* Exercise details
Count the lines in the data below that contain the word "wooden", and reply with only that number.

* Entries supplied
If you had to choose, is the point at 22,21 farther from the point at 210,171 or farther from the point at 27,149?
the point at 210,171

--

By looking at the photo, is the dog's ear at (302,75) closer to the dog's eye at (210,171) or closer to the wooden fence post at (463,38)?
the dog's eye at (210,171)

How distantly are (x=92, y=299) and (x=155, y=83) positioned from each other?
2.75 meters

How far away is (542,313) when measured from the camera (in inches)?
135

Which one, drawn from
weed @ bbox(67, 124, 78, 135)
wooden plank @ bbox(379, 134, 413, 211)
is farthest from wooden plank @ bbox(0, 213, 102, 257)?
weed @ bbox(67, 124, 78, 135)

* Answer below
3